No dia 1º de agosto, Dylan participou, sem ser anunciado, do Concerto para Bangladesh organizado por George Harrison, realizado no Madison Square Garden, em Nova York. Isso traria credibilidade à causa beneficente do ex-beatle. Mas Harrison teve dificuldade em fazer com que Dylan assumisse o compromisso – ele estava preocupado com o grande público e como a massa poderia interpretar aquela participação. Tudo naquele dia foi uma surpresa. Exatamente no momento em que o mundo do rock estava se ajustando a Dylan de acordo com os novos termos dele – como homem com passado glorioso, mas presente hesitante e futuro incerto –, ele retornou feito um fantasma, pronto para se regenerar de volta à vida. E a façanha foi realizada.
Do final de 1971 ao início de 1974, Dylan foi mais um rumor do que um luminar. Ele participou como músico convidado ou como um vestígio de voz nas gravações de outras pessoas, entre elas o primeiro álbum solo de Doug Sahm. Também representou Alias, o parceiro enigmático de Billy the Kid (o amigo Kris Kristofferson) em Pat Garrett & Billy the Kid, filme de caubói de Sam Peckinpah – e ainda compôs a trilha sonora para o filme. Dela veio um sucesso inesperado, “Knockin’ on Heaven’s Door”, que até hoje segue como uma das canções mais marcantes do artista. Não haveria nenhum novo álbum formal até Planet Waves, no início de 1974 – outro disco que parecia afirmar dedicações domésticas, apesar de também fazer a previsão de um casamento que começava a se desintegrar.
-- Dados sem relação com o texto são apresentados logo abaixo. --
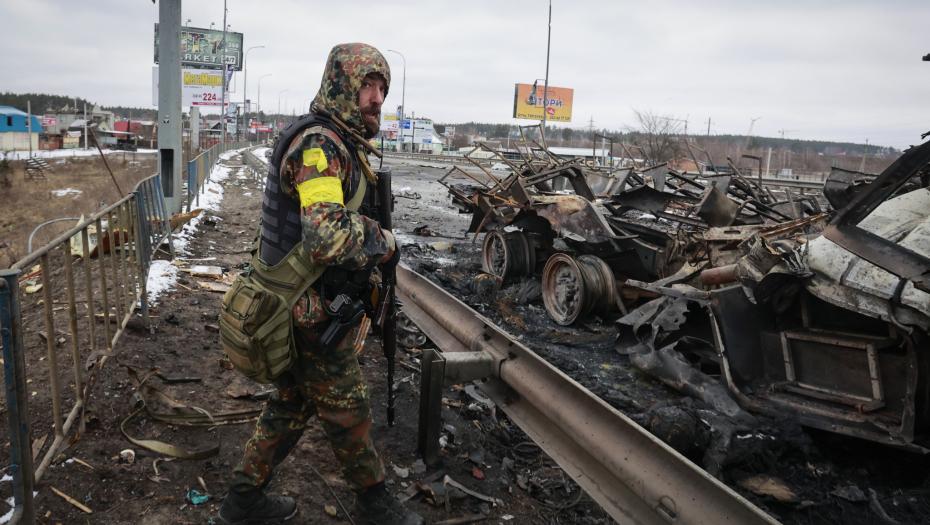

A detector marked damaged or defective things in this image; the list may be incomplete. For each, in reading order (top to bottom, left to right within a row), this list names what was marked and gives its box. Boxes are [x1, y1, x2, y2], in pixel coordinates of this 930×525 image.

burned tire [482, 230, 532, 284]
burned tire [540, 253, 612, 324]
charred debris [432, 124, 928, 454]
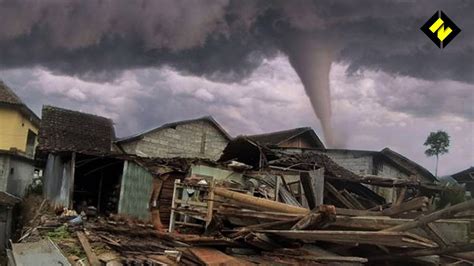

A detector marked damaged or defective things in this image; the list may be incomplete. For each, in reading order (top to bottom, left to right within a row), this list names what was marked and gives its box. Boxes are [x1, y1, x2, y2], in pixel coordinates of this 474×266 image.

damaged house [115, 116, 232, 160]
broken wooden plank [77, 231, 101, 266]
broken wooden plank [260, 231, 436, 249]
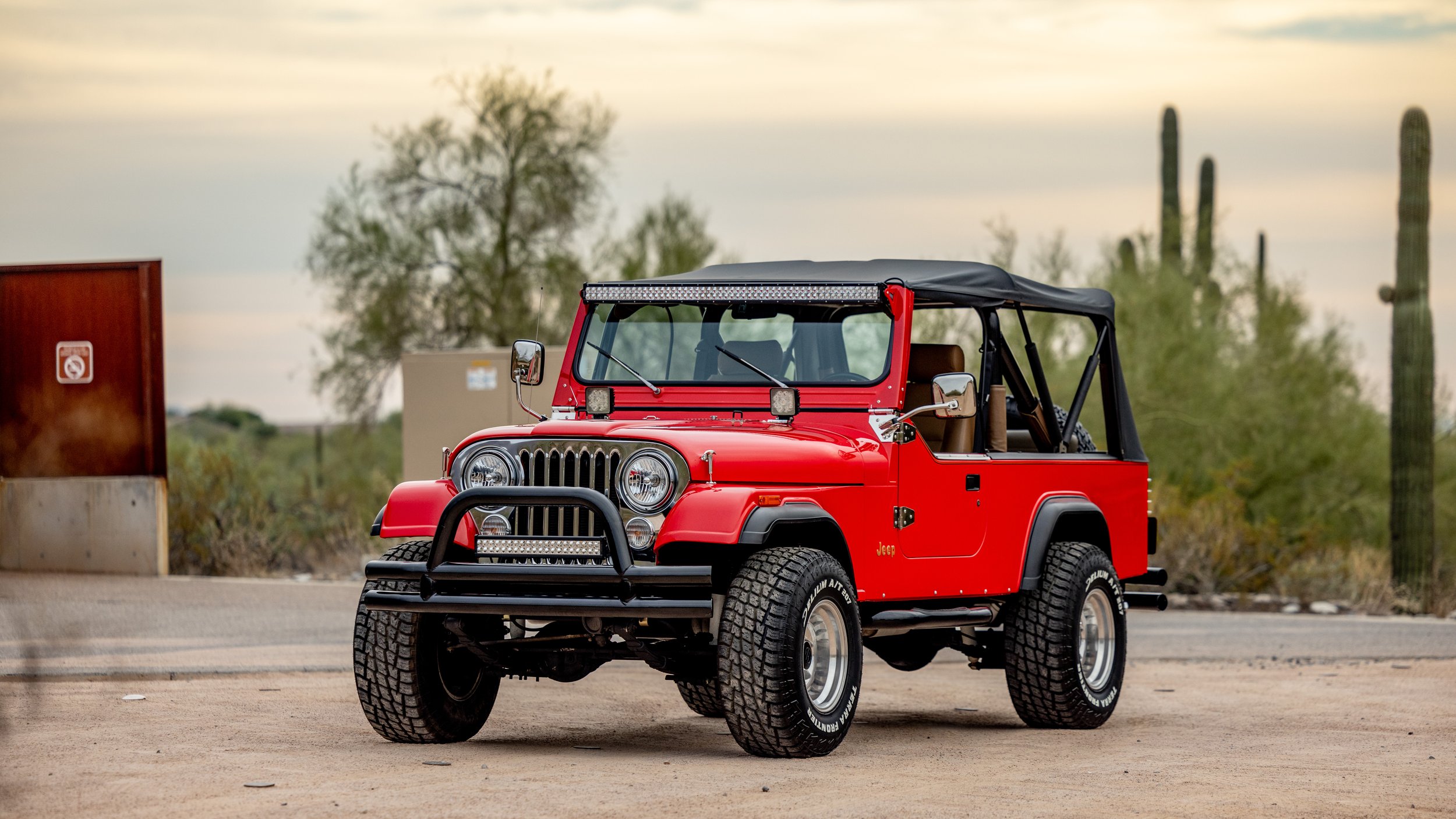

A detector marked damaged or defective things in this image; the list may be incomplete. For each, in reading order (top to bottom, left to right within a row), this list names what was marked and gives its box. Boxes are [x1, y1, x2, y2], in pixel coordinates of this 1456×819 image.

rusted metal panel [1, 260, 166, 475]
Dylan, no final, iria se reerguer. A turnê de 1974 com a The Band e com a The Rolling Thunder Revue (1975) mostravam que o público o seguia fielmente. Álbuns reveladores e ousados como, Blood on the Tracks (1975) e Desire (1976), apontavam para novas perspectivas. Anos depois, no início da década de 1990, com Good as I Been to You e World Gone Wrong, ele mais uma vez gravou versões de canções folk antigas e impenetráveis, e fez isso mais ou menos do mesmo jeito que havia feito na forma essencial de Self Portrait: como voz solitária, tentando recuperar inspirações e lições da história e dos artefatos que tinham construído sua força e sua notoriedade em primeiro lugar. “Estas canções antigas são o meu repertório e o meu livro de orações”, Dylan declarou. “Todas as minhas crenças derivam delas.” A música que Dylan faria depois em álbuns como Time Out of Mind (1997), Love and Theft (2001) e Tempest (2012), entre outros, seriam trabalhos sobre busca pessoal, uma busca pela transcendência.
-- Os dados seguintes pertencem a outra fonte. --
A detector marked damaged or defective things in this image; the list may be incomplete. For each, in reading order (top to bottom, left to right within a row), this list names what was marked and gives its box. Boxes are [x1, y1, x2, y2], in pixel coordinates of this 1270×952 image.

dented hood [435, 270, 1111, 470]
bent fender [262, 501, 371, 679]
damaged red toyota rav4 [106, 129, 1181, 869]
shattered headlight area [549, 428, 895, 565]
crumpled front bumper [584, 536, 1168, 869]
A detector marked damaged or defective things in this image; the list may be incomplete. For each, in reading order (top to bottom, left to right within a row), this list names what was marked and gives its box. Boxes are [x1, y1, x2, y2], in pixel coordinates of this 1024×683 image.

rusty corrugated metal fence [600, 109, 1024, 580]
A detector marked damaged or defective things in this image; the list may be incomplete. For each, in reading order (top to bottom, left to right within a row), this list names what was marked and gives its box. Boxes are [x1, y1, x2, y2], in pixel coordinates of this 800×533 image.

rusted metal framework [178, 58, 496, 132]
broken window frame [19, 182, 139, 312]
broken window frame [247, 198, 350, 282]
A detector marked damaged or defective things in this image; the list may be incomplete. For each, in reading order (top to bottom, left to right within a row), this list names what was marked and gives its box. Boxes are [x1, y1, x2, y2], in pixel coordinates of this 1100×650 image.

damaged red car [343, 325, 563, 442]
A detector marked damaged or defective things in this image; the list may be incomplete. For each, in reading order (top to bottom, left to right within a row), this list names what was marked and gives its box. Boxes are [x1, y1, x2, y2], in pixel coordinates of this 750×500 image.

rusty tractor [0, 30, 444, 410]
Self Portrait fez isso com uma voz mais jovem, quando o mundo todo parecia estar à disposição para ser agarrado por Dylan e pela época a seu redor. Cada momento importava, mesmo que fosse apenas para colocar de lado momentos anteriores. A mistura de provações e alegrias e mais provações pelas quais ele tinha passado entre o acidente de motocicleta de 1966 e as últimas estações do ano de 1971 o tinham desprovido de qualquer obrigação de se acomodar ou de resistir ao que o mundo esperava dele, ou de garantir a si mesmo ou a outros que a única coisa que existe é o amor – e que ele é que faz o mundo girar. Nenhuma dessas preocupações iria determinar Dylan nos anos seguintes. Os anos de Self Portrait o tinham libertado de tudo isso.